* TASK OBJECTIVE:
From the passage on Kanza Omar below, write out word for word the part that begins with the words "Kanza Omar (February" and ends after the words "1940s and 1950s.".

* READING PASSAGE:

·····

Kanza Omar (February 26, 1912 – March 6, 1958), sometimes billed as Princess Kanza Omar, was a Moroccan dancer who appeared in Hollywood films in the 1940s and 1950s.

==Early life and education==
Omar was born in Marrakesh, according to her 1935 application for United States citizenship, filed in New York City under the name Kenza Bent Larbi. However, publicity sometimes described her as Egyptian, Persian, or Syrian. She moved to the United States with her first husband in 1927, and became a United States citizen in 1943.
==Career==
Omar appeared in small roles in Hollywood films of the 1940s, including Aloma of the South Seas (1941), Cairo (1942), Mr. Co-ed (1944), Ali Baba and the Forty Thieves (1944), To Have and Have Not (1944), Adventure (1946), Easy to Wed (1946), Genius at Work (1946), Saigon (1948), The Bishop's Wife (1948), The Eagle and the Hawk (1950), Tropic Zone (1953), The Swan (1956) and The Buccaneer (1958).

Omar danced at events and parties. In 1942, Omar danced at a Los Angeles fundraiser for the USO, sponsored by the Syrian American Society. In 1950, she performed at an international festival at UCLA. In 1951, she danced at a New York City benefit for Palestinian refugees. She toured as a dancer in the United States in the early 1950s, and was featured artist at the Attiyeh Benevolent Society's annual national meeting in 1952. In 1953 she danced at a Hafli event in Los Angeles, accompanied by violinist Sami Shawa. 1955 she performed at the Western Pacific Annual Mahrajan, sharing the bill with Danny Thomas, musician Elia Baida, and Toufic Barham's orchestra.

·····

* DATA TO EXAMINE:
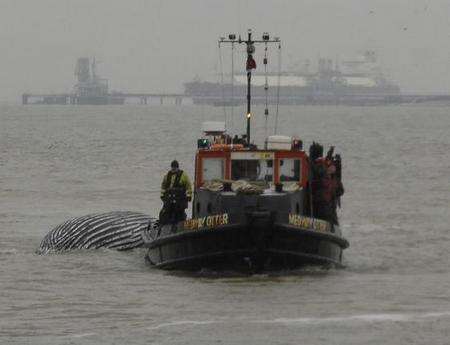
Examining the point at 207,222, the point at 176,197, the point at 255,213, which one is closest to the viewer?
the point at 255,213

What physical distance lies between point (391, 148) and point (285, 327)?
6410 centimetres

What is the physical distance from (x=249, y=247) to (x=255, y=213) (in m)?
0.71

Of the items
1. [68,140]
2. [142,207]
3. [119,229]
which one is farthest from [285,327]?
[68,140]

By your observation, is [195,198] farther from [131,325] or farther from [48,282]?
[131,325]

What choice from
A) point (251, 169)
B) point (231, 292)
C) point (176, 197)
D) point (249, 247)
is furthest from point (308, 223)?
point (176, 197)

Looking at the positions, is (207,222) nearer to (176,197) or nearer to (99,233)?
(176,197)

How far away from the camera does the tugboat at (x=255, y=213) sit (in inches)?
936

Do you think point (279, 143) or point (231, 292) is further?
point (279, 143)

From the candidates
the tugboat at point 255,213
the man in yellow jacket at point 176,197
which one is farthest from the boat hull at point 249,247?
the man in yellow jacket at point 176,197

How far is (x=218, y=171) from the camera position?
2538 centimetres

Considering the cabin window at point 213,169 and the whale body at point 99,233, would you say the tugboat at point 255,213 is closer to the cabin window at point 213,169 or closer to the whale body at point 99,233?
the cabin window at point 213,169

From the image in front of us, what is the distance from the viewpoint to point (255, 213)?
2348cm

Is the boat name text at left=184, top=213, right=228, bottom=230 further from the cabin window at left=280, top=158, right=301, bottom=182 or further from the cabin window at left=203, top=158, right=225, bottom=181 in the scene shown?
the cabin window at left=280, top=158, right=301, bottom=182

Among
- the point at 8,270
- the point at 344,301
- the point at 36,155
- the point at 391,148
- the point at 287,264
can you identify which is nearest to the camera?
the point at 344,301
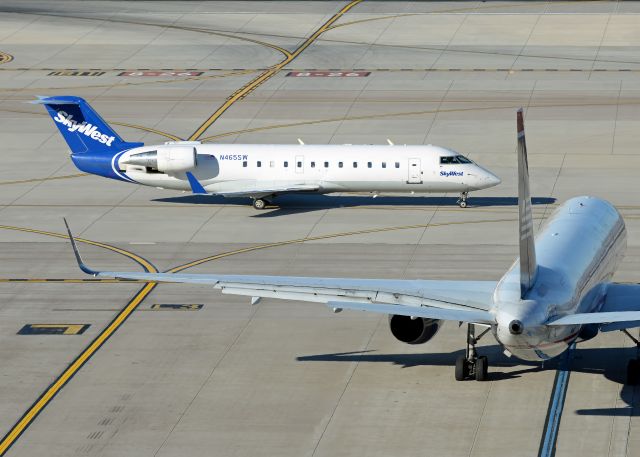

·····

* EXERCISE RESULT:
Kanza Omar (February 26, 1912 – March 6, 1958), sometimes billed as Princess Kanza Omar, was a Moroccan dancer who appeared in Hollywood films in the 1940s and 1950s.